In der darauf folgenden schlaflosen Hotelnacht, im Nachdenken über das Schweigen als einer eigenen Sprache, fallen dem Schriftsteller die „sieben Sprachen des Schweigens“ ein, Schweigen aus: „Angst/ Dummheit, Unwissenheit/ Schüchternheit, Respekt/ Verlegenheit, Unentschiedenheit/ Überlegenheit/ Faulheit, auch Denkfaulheit/ Macht“.

Tod, Opfer, Schweigen und Verstummen ziehen sich durch die essayistischen Erzählungen. In der dritten Geschichte, „Lebensanzeige“ benannt, schildert der Autor seine Nahtoderfahrung. F.C. Delius wird 2008, kurz vor seinem 65. Geburtstag von einem „unsichtbaren Teufel“ angesprungen, einem unerkannten Virus, das sich in seiner Lunge einnistet und das Atmen so massiv erschwert, dass sich der Schriftsteller einen Tag vor dem Geburtstag in die Notaufnahme begibt und in die Intensivstation gebracht wird. Der Behandlungsfehler eines Arztes lässt ihn für Wochen ins künstlich beatmete Koma fallen, erst nach zweieinhalb Monaten – nach mühsam wieder erlerntem Sprechen, Schreiben und Gehen – kann er seinen Freunden eine dankbar-lakonische „Lebensanzeige“ schicken.

Am Schluss steht demütige Dankbarkeit

Das, was der Wiedergenesende aus seiner Zeit im Zwischenreich erinnert, ist ein einziger dunkler Albtraum, der aus dem Seelendickicht aufsteigt, unterbrochen von Phasen heiterer Gelassenheit, in denen ihm das Lutherlied „Mitten im Leben sind wir mit dem Tod umfangen“ in den Sinn kommt.

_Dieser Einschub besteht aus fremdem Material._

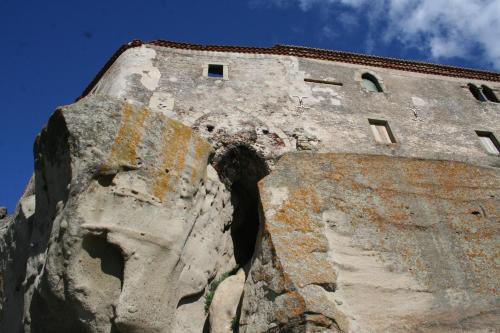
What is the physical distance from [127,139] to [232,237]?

Der Kranke ergibt sich – der Hilflosigkeit, der körperlichen Schwäche und dem Schicksal. Dass er nun und diesmal gänzlich unfreiwillig seiner Stimme beraubt und somit zum Schweigen verurteilt ist, nimmt er persönlich übel, auch wenn es nicht einer gewissen Ironie entbehrt. Wie auch die Tatsache, dass ein einzelner Mensch – der Arzt – einen gravierenden Fehler begeht und ganz viele andere Menschen ihn zurück ins Leben helfen müssen. Dass dies gelungen ist ohne bleibende Schäden, lässt den Autor eine demütige Dankbarkeit empfinden.

Der als schwierig geltende, spröde und scheue Schriftsteller hat in seinem letzten, vermutlich persönlichsten Werk sein Herz und seine Seele geöffnet. „Das Sterben hattest du dir schwerer vorgestellt“, schreibt er am Beginn. Es war noch nicht so weit. Vierzehn Jahre wurden ihm noch geschenkt, er hat sie genutzt. Im Mai 2022 ist Friedrich Christian Delius mit 79 Jahren gestorben.


Friedrich Christian Delius: Die sieben Sprachen des Schweigens.